Most speech recognition uses one method of processing the audio signal: Mel-
frequency cepstral coefficients (MFCC). It's a set of numbers that allows you
to figure out what the source and filter are doing independently.

Doing this with multiple (human) speakers is wicked hard, because you are only
working with one audio input. That's everybody's voice combined into one
vibration traveling through the air and hitting the microphone as a signal.

We use MFCC's because they approximate how humans perceive sound - it goes by
the Mel scale, which is not linear like Hz, because that scale divides
frequencies according to what the human ear is most sensitive to. And MFCCs
seem to work pretty well for single speakers.

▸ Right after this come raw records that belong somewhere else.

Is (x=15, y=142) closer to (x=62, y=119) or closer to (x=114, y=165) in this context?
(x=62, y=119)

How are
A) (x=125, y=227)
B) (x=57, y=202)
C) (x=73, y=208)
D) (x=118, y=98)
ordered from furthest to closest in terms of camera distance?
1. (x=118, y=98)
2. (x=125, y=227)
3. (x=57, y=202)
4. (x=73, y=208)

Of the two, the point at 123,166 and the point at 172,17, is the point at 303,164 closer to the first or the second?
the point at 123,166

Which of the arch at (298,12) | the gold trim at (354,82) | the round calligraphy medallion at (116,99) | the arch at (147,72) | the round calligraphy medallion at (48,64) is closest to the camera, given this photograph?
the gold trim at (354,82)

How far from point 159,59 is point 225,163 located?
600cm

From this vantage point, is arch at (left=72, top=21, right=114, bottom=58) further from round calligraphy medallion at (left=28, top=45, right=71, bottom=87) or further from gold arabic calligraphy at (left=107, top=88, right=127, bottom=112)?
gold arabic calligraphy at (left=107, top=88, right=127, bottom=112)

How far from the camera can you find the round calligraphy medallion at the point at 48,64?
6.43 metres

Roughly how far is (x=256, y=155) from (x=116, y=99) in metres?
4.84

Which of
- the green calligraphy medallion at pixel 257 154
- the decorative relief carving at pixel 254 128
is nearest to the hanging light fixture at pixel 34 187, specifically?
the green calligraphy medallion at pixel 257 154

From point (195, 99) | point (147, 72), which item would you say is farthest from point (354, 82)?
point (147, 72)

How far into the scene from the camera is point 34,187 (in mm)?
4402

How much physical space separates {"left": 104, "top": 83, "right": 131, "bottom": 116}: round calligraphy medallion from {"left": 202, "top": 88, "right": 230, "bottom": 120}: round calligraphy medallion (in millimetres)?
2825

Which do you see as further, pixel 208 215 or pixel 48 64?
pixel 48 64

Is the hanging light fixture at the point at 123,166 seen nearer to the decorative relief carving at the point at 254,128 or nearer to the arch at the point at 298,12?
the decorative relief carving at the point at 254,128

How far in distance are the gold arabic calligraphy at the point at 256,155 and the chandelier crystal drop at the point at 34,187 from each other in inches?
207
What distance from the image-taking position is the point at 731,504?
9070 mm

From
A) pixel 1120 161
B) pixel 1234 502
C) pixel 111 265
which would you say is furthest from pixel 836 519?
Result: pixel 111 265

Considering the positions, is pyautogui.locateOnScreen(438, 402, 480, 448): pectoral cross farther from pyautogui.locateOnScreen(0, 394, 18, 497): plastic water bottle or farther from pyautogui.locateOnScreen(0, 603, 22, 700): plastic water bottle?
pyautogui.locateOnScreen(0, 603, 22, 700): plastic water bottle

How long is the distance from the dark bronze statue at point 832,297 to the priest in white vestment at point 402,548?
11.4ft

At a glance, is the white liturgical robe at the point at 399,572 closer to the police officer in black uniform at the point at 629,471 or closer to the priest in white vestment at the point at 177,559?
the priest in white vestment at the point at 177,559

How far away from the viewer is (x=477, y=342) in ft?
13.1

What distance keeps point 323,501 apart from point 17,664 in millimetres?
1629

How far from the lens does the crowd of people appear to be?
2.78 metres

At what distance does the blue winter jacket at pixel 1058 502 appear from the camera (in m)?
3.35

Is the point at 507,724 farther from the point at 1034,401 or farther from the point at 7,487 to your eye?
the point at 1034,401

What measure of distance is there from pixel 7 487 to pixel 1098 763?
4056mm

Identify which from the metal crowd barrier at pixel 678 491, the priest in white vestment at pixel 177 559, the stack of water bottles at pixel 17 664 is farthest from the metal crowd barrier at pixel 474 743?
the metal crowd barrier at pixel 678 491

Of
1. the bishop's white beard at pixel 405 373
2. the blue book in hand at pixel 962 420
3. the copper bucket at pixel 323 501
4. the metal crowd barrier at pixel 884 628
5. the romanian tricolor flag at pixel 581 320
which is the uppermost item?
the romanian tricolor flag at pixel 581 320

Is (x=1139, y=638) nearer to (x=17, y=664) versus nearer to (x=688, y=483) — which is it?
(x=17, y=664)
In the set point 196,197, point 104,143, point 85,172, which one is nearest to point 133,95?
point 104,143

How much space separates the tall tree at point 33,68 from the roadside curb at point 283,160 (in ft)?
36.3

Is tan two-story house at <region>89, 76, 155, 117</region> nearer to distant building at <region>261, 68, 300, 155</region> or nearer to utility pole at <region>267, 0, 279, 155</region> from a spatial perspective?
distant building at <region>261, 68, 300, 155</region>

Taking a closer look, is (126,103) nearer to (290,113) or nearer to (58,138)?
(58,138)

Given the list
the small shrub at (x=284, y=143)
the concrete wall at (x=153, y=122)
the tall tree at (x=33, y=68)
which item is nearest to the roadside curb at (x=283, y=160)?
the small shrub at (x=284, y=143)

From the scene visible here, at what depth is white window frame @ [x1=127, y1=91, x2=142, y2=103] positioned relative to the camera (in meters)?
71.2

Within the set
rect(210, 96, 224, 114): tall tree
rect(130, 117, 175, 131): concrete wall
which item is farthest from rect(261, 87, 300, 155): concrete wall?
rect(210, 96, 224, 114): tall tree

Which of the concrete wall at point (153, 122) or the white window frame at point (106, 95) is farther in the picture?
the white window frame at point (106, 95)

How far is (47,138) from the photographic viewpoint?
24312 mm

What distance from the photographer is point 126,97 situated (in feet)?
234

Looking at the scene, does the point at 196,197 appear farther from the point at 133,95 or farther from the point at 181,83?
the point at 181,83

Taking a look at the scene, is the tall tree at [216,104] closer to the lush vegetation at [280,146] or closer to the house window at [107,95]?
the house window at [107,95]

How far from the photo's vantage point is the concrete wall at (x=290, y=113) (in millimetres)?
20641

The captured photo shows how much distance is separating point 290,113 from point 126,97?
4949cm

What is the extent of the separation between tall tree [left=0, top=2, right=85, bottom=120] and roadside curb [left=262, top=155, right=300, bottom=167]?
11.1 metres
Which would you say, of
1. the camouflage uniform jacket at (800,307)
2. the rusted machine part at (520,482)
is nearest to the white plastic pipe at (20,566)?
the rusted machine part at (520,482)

So the question for this problem should come from the same place as why we use
MFCCs: how do humans do it? I don't100% know the answer, but my guess is we
use other cognitive and sensory systems to augment our reception of the sound
signal.

On the sensory side, vision is a good example because it's super important in
speech processing. Among a sea of signals, humans have an incredible ability
to tell what sound someone is making by watching their mouth move and matching
it with the sounds we are taking in. Maybe having a model that incorporates
visual input of a speaker's face would be one approach to distinguish between
different speakers in a group.

Another issue to consider is that humans _don 't_ process all the speech
happening in a crowded room. We are really good at filtering our attention to
the person we are directly listening to. If a speaker could match a voice with
a unique set of fundamental frequencies then it would be able to identify
which speaker to pay attention to. But I don't think MFCCs tell you that info
in very good detail, so now you are looking for another method. Google
assistant does this with its "voice match", and that feature does seem to
improve how well it recognizes voices. But it has to build a model of your
voice beforehand, and it would be nice to make a system that is able to
differentiate between speakers "on the fly".